PROBLEM REQUIREMENTS: In full and without alteration, give the listing again.

─── RECORDS SUPPLIED

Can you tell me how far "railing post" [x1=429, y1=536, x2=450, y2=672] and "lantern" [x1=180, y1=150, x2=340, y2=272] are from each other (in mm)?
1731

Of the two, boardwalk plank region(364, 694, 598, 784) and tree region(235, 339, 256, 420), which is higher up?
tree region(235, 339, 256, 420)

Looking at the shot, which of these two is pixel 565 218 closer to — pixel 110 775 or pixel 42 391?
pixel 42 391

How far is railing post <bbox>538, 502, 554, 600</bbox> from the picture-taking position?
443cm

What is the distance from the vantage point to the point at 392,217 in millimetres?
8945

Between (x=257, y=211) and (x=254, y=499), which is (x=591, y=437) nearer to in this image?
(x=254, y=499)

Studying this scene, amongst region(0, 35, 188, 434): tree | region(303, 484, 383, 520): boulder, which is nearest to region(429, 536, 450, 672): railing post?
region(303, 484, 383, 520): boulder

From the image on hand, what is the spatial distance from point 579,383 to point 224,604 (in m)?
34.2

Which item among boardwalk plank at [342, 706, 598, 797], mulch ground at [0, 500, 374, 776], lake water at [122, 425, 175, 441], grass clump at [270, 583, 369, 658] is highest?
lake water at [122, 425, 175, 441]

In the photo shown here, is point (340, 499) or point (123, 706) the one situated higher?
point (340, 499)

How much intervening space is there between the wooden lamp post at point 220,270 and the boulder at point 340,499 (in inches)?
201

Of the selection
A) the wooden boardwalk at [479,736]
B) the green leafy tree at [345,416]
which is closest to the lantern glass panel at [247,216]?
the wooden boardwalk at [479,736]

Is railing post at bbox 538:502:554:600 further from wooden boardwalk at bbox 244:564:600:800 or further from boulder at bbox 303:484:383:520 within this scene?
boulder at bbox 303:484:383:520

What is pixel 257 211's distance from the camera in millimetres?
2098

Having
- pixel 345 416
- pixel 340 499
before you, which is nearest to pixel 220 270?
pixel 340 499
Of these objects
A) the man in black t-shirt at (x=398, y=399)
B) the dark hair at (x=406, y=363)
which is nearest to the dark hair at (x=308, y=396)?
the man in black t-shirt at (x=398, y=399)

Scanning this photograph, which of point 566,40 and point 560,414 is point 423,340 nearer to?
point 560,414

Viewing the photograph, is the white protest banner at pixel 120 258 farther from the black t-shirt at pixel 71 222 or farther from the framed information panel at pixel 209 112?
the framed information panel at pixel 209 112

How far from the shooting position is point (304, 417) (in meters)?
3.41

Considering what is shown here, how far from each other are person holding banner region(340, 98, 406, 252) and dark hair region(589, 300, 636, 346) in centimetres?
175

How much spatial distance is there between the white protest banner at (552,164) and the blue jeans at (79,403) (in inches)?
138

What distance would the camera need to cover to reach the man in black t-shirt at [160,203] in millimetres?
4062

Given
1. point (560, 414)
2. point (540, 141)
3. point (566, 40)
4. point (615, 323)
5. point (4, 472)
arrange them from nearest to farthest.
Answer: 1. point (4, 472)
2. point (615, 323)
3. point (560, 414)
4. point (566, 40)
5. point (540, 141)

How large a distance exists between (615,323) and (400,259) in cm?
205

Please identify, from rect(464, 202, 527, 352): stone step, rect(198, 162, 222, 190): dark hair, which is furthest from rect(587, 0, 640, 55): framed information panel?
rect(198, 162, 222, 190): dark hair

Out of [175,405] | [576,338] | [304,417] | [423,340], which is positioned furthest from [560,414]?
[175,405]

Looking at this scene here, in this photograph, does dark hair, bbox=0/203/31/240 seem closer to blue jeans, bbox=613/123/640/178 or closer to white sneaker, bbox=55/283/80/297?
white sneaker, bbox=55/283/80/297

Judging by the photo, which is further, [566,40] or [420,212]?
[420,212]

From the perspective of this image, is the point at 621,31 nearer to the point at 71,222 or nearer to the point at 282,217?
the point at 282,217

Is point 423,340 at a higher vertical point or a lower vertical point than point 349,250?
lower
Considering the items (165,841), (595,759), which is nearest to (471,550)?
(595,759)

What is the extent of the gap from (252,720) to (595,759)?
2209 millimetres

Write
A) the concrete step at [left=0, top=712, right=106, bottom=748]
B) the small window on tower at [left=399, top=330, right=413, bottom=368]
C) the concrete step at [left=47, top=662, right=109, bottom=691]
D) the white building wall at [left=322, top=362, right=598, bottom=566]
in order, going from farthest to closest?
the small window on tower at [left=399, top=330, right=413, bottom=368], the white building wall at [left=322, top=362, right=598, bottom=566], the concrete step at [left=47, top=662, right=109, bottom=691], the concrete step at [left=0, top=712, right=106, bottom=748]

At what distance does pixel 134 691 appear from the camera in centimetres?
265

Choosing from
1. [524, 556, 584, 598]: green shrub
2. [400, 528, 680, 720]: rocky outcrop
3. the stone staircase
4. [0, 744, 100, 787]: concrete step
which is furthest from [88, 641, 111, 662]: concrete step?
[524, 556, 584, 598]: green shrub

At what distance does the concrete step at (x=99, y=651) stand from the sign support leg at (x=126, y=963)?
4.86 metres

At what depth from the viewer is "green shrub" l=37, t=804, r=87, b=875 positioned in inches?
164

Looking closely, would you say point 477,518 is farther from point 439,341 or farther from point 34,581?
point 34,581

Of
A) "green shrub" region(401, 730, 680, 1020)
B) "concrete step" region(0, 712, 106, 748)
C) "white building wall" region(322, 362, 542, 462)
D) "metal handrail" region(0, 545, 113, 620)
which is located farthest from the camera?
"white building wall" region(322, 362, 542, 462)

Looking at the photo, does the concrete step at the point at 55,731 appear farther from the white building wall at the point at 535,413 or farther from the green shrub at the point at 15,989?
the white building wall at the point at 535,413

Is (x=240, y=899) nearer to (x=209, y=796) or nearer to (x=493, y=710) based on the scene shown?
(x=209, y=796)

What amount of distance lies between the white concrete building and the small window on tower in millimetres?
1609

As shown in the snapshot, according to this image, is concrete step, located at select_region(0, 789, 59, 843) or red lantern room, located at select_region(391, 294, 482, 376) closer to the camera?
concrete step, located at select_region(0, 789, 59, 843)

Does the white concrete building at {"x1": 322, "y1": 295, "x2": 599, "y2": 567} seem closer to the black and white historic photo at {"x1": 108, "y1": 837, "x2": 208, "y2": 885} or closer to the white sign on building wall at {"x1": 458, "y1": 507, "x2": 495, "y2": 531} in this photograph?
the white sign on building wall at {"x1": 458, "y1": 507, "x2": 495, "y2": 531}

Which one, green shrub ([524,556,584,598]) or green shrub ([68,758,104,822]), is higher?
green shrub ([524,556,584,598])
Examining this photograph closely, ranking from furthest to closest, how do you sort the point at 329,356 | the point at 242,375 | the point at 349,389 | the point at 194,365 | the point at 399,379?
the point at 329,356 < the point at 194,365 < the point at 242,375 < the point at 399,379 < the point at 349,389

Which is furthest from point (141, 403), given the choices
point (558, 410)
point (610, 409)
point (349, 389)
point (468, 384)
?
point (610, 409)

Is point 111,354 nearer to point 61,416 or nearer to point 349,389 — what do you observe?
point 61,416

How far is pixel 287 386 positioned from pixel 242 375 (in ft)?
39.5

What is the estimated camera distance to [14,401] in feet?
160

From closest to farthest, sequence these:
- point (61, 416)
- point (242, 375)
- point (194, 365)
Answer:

──────

FINISHED ANSWER:
Can you tell me how far "railing post" [x1=429, y1=536, x2=450, y2=672] and "lantern" [x1=180, y1=150, x2=340, y2=272] are from each other (in mm)?
1731

Of the two, boardwalk plank region(364, 694, 598, 784) and tree region(235, 339, 256, 420), which is higher up?
tree region(235, 339, 256, 420)

Looking at the shot, which of these two is pixel 565 218 closer to — pixel 110 775 or pixel 42 391?
pixel 42 391

How far is railing post <bbox>538, 502, 554, 600</bbox> from the picture-taking position?
443cm

What is the distance from the vantage point to the point at 392,217 in millimetres?
8945

Between (x=257, y=211) and (x=254, y=499), which is (x=591, y=437) nearer to in this image?
(x=254, y=499)

Studying this scene, amongst region(0, 35, 188, 434): tree | region(303, 484, 383, 520): boulder, which is nearest to region(429, 536, 450, 672): railing post?
region(303, 484, 383, 520): boulder

From the image on hand, what is the spatial distance from point 579,383 to point 224,604 (in m)?
34.2

Which item among boardwalk plank at [342, 706, 598, 797], mulch ground at [0, 500, 374, 776], lake water at [122, 425, 175, 441], grass clump at [270, 583, 369, 658] is highest?
lake water at [122, 425, 175, 441]

In the photo shown here, is point (340, 499) or point (123, 706) the one situated higher?
point (340, 499)

How much intervening space is there between the wooden lamp post at point 220,270 and the boulder at point 340,499 (in inches)?
201

Of the selection
A) the wooden boardwalk at [479,736]
B) the green leafy tree at [345,416]
which is closest to the lantern glass panel at [247,216]?
the wooden boardwalk at [479,736]

Is railing post at bbox 538:502:554:600 further from wooden boardwalk at bbox 244:564:600:800 or further from boulder at bbox 303:484:383:520 within this scene?
boulder at bbox 303:484:383:520

What is pixel 257 211's distance from the camera in millimetres?
2098

Having
- pixel 345 416
- pixel 340 499
before you, which is nearest to pixel 220 270?
pixel 340 499
Of these objects
A) the man in black t-shirt at (x=398, y=399)
B) the dark hair at (x=406, y=363)
which is nearest to the dark hair at (x=308, y=396)?
the man in black t-shirt at (x=398, y=399)

Scanning this photograph, which of point 566,40 and point 560,414 is point 423,340 nearer to?
point 560,414

Viewing the photograph, is the white protest banner at pixel 120 258 farther from the black t-shirt at pixel 71 222 or farther from the framed information panel at pixel 209 112?
the framed information panel at pixel 209 112

How far from the shooting position is point (304, 417) (in meters)?
3.41

Considering what is shown here, how far from each other are person holding banner region(340, 98, 406, 252) and dark hair region(589, 300, 636, 346) in centimetres?
175

How much spatial distance is there between the white protest banner at (552,164) and the blue jeans at (79,403) (in inches)?
138

What distance would the camera need to cover to reach the man in black t-shirt at [160,203] in millimetres?
4062

Given
1. point (560, 414)
2. point (540, 141)
3. point (566, 40)
4. point (615, 323)
5. point (4, 472)
arrange them from nearest to farthest.
Answer: 1. point (4, 472)
2. point (615, 323)
3. point (560, 414)
4. point (566, 40)
5. point (540, 141)

How large a distance exists between (615,323) and (400,259) in cm?
205

Please identify, from rect(464, 202, 527, 352): stone step, rect(198, 162, 222, 190): dark hair, which is furthest from rect(587, 0, 640, 55): framed information panel?
rect(198, 162, 222, 190): dark hair

Out of [175,405] | [576,338] | [304,417] | [423,340], which is positioned furthest from [560,414]?
[175,405]

Looking at this scene here, in this photograph, does dark hair, bbox=0/203/31/240 seem closer to blue jeans, bbox=613/123/640/178 or closer to white sneaker, bbox=55/283/80/297?
white sneaker, bbox=55/283/80/297

Judging by the photo, which is further, [566,40] or [420,212]?
[420,212]

From the perspective of this image, is the point at 621,31 nearer to the point at 71,222 or nearer to the point at 282,217?
the point at 282,217

Is point 423,340 at a higher vertical point or a lower vertical point than point 349,250?
lower
Considering the items (165,841), (595,759), which is nearest to (471,550)?
(595,759)

What is the extent of the gap from (252,720) to (595,759)?
2209 millimetres

Write
A) the concrete step at [left=0, top=712, right=106, bottom=748]
B) the small window on tower at [left=399, top=330, right=413, bottom=368]
C) the concrete step at [left=47, top=662, right=109, bottom=691]
D) the white building wall at [left=322, top=362, right=598, bottom=566]
in order, going from farthest to closest?
the small window on tower at [left=399, top=330, right=413, bottom=368], the white building wall at [left=322, top=362, right=598, bottom=566], the concrete step at [left=47, top=662, right=109, bottom=691], the concrete step at [left=0, top=712, right=106, bottom=748]

At what distance does pixel 134 691 appear from the camera in centimetres?
265

Choosing from
1. [524, 556, 584, 598]: green shrub
2. [400, 528, 680, 720]: rocky outcrop
3. the stone staircase
4. [0, 744, 100, 787]: concrete step
which is furthest from [88, 641, 111, 662]: concrete step?
[524, 556, 584, 598]: green shrub

At what distance does the concrete step at (x=99, y=651) stand from the sign support leg at (x=126, y=963)?
4.86 metres

At what depth from the viewer is "green shrub" l=37, t=804, r=87, b=875 positioned in inches?
164

Looking closely, would you say point 477,518 is farther from point 439,341 or farther from point 34,581?
point 34,581

Of
A) "green shrub" region(401, 730, 680, 1020)
B) "concrete step" region(0, 712, 106, 748)
C) "white building wall" region(322, 362, 542, 462)
D) "metal handrail" region(0, 545, 113, 620)
which is located farthest from the camera?
"white building wall" region(322, 362, 542, 462)

Looking at the photo, does the concrete step at the point at 55,731 appear farther from the white building wall at the point at 535,413 or farther from the green shrub at the point at 15,989?
the white building wall at the point at 535,413

Is (x=240, y=899) nearer to (x=209, y=796) or nearer to (x=493, y=710) based on the scene shown?
(x=209, y=796)

What amount of distance lies between the white concrete building and the small window on tower in millimetres?
1609

As shown in the snapshot, according to this image, is concrete step, located at select_region(0, 789, 59, 843) or red lantern room, located at select_region(391, 294, 482, 376) closer to the camera?
concrete step, located at select_region(0, 789, 59, 843)

Does the white concrete building at {"x1": 322, "y1": 295, "x2": 599, "y2": 567} seem closer to the black and white historic photo at {"x1": 108, "y1": 837, "x2": 208, "y2": 885} or closer to the white sign on building wall at {"x1": 458, "y1": 507, "x2": 495, "y2": 531} in this photograph?
the white sign on building wall at {"x1": 458, "y1": 507, "x2": 495, "y2": 531}

Which one, green shrub ([524,556,584,598]) or green shrub ([68,758,104,822]), is higher?
green shrub ([524,556,584,598])
Examining this photograph closely, ranking from furthest to closest, how do you sort the point at 329,356 | the point at 242,375 | the point at 349,389 | the point at 194,365 | the point at 399,379?
the point at 329,356 < the point at 194,365 < the point at 242,375 < the point at 399,379 < the point at 349,389

Which is furthest from point (141, 403), given the choices
point (558, 410)
point (610, 409)
point (349, 389)
point (468, 384)
?
point (610, 409)

Is point 111,354 nearer to point 61,416 or nearer to point 349,389 — what do you observe?
point 61,416

How far is pixel 287 386 positioned from pixel 242 375 (in ft)?
39.5

What is the estimated camera distance to [14,401] in feet?
160

From closest to farthest, sequence these:
- point (61, 416)
- point (242, 375)
- point (194, 365)
Answer:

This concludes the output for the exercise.